▶ TEXTE EXTRAIT
################
Et ça roule, et ça roule…un jour, deux jours, 5 jours…12 jours ! A force, les empereurs commencent à maîtriser le ramper-rouler, comme quoi l’homo marinus (enfin mariné plutôt) s’adapte à tout ! Et surtout l’équipier regarde autour de lui, car en transat-rouleuse il ne peut pas faire grand chose d’autre.

Depuis son poste préféré, allongé dans le cockpit, Cela donnera à peu près ça : mer-ciel, mer-ciel, mer-ciel, chute, mer-ciel, mer-ciel.

Grâce à son sens de l’observation aiguisé il constatera assez vite qu’il est entouré de ce chaos infini de vagues désorganisées et que c’est bleu. Trèèès bleu. Enfin, il faudrait toute une palettes de noms de bleus pour décrire le camaïeu qui s’offre à lui. Le ciel est bleu, la mer est bleue, les profondeurs sont bleues, et même le short du partenaire de quart est bleu. Quelques évènements perturberont ce presque-monochrome : une dizaine d’orques pygmées qui nous suivent pendant une bonne heure, quelques oiseaux, et même un voilier là, au milieu de nulle part. Voilà l’équipier rassuré : nous ne sommes donc pas seuls !! Et oui, on peut vite en douter dans ces situations…

Mais ce serait se limiter à la surface des choses…Pendant les quarts de nuits il suffit de ce poser sous le planétarium avec l’excellent livre de H.A. Rey « The stars » et vous pourrez dire à votre comparse de quart : « Waouh tu as vu la filante entre Andromède et la Baleine » ? Vous pourrez aussi deviser sur la brillance de telle ou telle étoile : « Toi tu trouves que c’est Rigel ou Beltelgeuse qui brille le plus fort ». Un coup à oublier de barrer droit ces animations nocturnes !
################
▶ DONNÉES FOURNIES
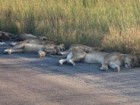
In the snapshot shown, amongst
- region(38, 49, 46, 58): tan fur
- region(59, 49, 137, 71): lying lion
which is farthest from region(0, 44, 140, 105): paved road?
region(38, 49, 46, 58): tan fur

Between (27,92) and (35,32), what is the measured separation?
6.95 meters

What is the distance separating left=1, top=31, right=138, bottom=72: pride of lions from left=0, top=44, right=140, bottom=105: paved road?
0.70 ft

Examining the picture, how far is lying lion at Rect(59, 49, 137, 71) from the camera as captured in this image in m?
10.8

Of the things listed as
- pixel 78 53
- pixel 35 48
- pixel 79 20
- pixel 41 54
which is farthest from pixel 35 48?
pixel 79 20

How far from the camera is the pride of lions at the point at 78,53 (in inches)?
426

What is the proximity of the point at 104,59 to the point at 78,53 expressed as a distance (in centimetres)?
76

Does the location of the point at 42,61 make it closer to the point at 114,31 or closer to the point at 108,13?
the point at 114,31

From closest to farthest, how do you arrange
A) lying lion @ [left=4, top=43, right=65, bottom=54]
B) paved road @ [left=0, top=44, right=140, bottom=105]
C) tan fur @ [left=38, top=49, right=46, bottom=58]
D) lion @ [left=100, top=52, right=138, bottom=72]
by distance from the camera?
1. paved road @ [left=0, top=44, right=140, bottom=105]
2. lion @ [left=100, top=52, right=138, bottom=72]
3. tan fur @ [left=38, top=49, right=46, bottom=58]
4. lying lion @ [left=4, top=43, right=65, bottom=54]

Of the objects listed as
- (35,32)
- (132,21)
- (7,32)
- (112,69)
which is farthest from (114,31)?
(7,32)

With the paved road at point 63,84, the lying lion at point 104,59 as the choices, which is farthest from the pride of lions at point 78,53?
the paved road at point 63,84

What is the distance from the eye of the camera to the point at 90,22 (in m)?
14.8

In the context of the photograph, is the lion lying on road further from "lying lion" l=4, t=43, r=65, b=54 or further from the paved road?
the paved road

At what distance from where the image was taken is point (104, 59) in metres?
11.0

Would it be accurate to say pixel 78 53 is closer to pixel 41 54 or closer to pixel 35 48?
pixel 41 54
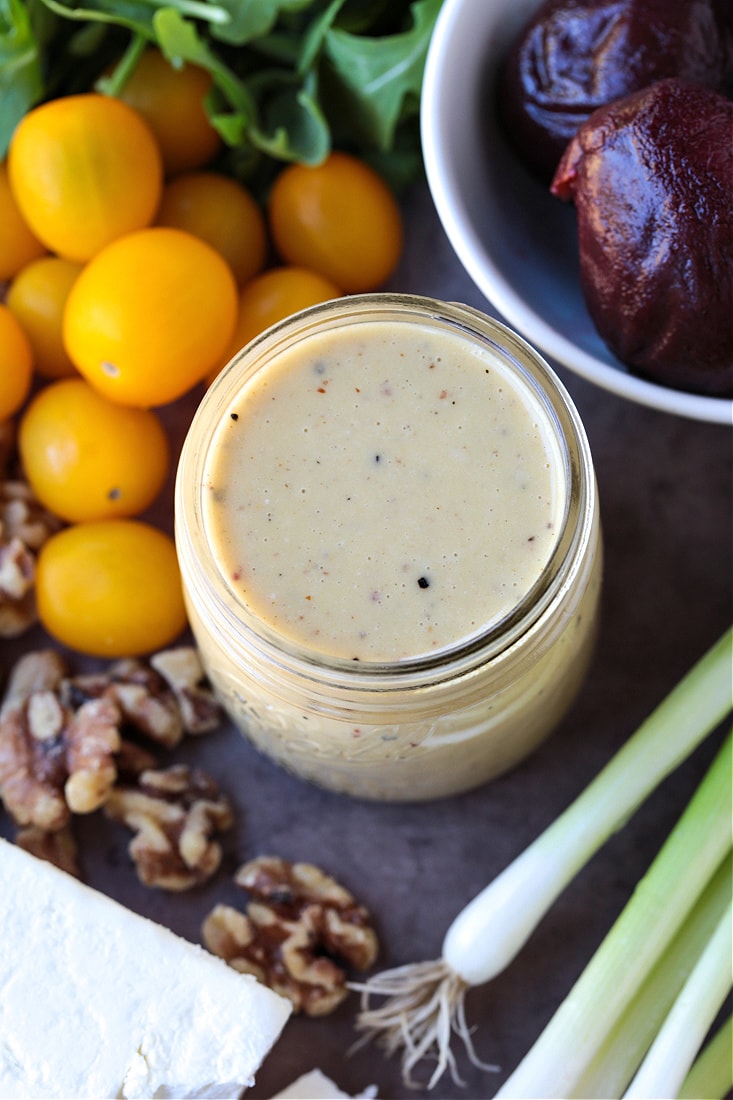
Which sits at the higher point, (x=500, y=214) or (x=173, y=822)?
################
▶ CONSIGNE
Recopiez le passage du récit de traversée allant de « Et ça roule, et » à « grand chose d’autre. », en substituant « marins » à « empereurs ».

▶ PRODUCTION ATTENDUE
Et ça roule, et ça roule…un jour, deux jours, 5 jours…12 jours ! A force, les marins commencent à maîtriser le ramper-rouler, comme quoi l’homo marinus (enfin mariné plutôt) s’adapte à tout ! Et surtout l’équipier regarde autour de lui, car en transat-rouleuse il ne peut pas faire grand chose d’autre.